The Indexed, not submitted in sitemap issue in Google Search Console's Index Coverage Report is very useful to verify whether your XML sitemap includes all of your indexable pages.
Only include indexable pages in your XML Sitemap
Your XML Sitemap should only describe indexable pages. This means that you should leave out all URLs pointing to redirects (e.g. 301 status code) and missing pages (e.g. 404 status code).
Furthermore these pages need to be indexable, which means they are accessible for search engines (no exclusion in robots.txt) and there are no directives telling search engines not to index the page (such as meta robots, canonical links or x-robots-tag).
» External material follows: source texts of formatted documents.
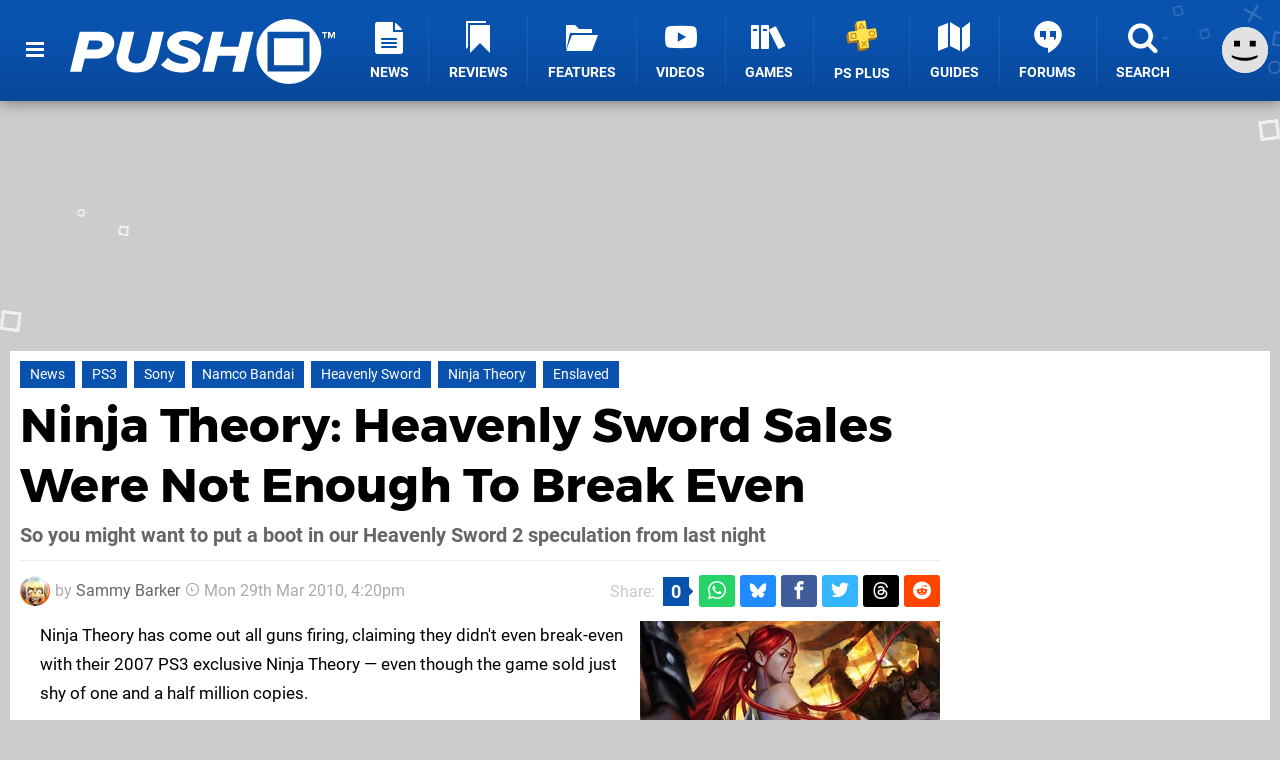

--- FILE ---
content_type: text/javascript;charset=UTF-8
request_url: https://static.pushsquare.com/javascript/dgp/module.likes.js?v=1768563663
body_size: 48
content:
(function ($) {

	$('.content').on('click','a.ui-like, a.ui-dislike',function () {
		if (dgp.settings.user.user) {
			var self = this;
			var apiUrl = 'api/1.0/like';
			var param = {format:'json'};
			if ($(this).hasClass('ui-dislike')) {
				param['dislike'] = 1;
				$(this).addClass('icon-time').removeClass('icon-thumbs-down');
			}
			else {
				$(this).addClass('icon-time').removeClass('icon-heart');
			}
			if ($(this).data('subject')) {
				param['subject'] = $(this).data('subject');
			}
			if ($(this).data('object')) {
				param['object'] = $(this).data('object');
			}
			$.get(apiUrl, param, function (data) {
				if (data.status == 'ok') {
					// Buttons
					var buttons = $(self).parents('ul').first();

					$(self).addClass(param.dislike ? 'icon-thumbs-down' : 'icon-heart').removeClass('icon-time');

					if (data.liked) {
						$(self).addClass('has-liked');
					}
					else {
						$(self).removeClass('has-liked');
					}

					if (data.disliked) {
						$(self).addClass('has-disliked');
					}
					else {
						$(self).removeClass('has-disliked');
					}

					if ($(self).hasClass('ui-like')) {
						$(self).html(data.item.likes);
						//$('.value.dislikes',buttons).html('');//data.item.dislikes > 5 ? '5+' : (data.item.dislikes ? data.item.dislikes : ''));
					}
				}
				else if (data.status == 'fail') {
					$(self).addClass(param.dislike ? 'icon-thumbs-down' : 'icon-heart').removeClass('icon-time');
					if (data.error) {
						alert(data.error);
					}
				}
			},'json');
		}
		else {
			window.location = '/login';
		}
		return false;
	});

})(jQuery);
Learn what do these issues mean in GSC's Index Coverage report:
Stick to the default location and filename
Whenever possible stick to the default location and filename for your XML Sitemap (/sitemap.xml
) and XML Sitemap Index (/sitemap_index.xml
). This makes it the easiest for search engines to find them.
Reference the XML Sitemap in your robots.txt file
When you're deviating from the convention for the URL of your XML Sitemap or XML Sitemap Index you should reference it in your robots.txt file. However, even if you're sticking to the standard URL it's recommended to include a reference to it in your robots.txt to ensure discoverability by search engines.
Don't obsess about lastmod, priority and changefreq
Although for every URL you can define the lastmod, priority and changefreq properties, this is fully optional. Defining them won't hurt, and there may be a slight chance search engines will use this information, but it's generally understood that search engines don't pay (much) attention to them .
Stick to the limits for XML Sitemaps
Make sure that your XML Sitemaps don't contain more than 50.000 URLs and the uncompressed file size is limited to 50MB. Whenever you exceed either limit you should split the XML Sitemap up and use an XML Sitemap Index.
Frequently asked questions about XML Sitemap
1. What does the .gz extension mean?
The .gz
extension is added to the filename when the XML Sitemap is compressed (via gzip compression). XML Sitemaps containing many URLs usually grow to significant file sizes, and through the use of compression the impact of this on disk storage and network transfer time can be reduced.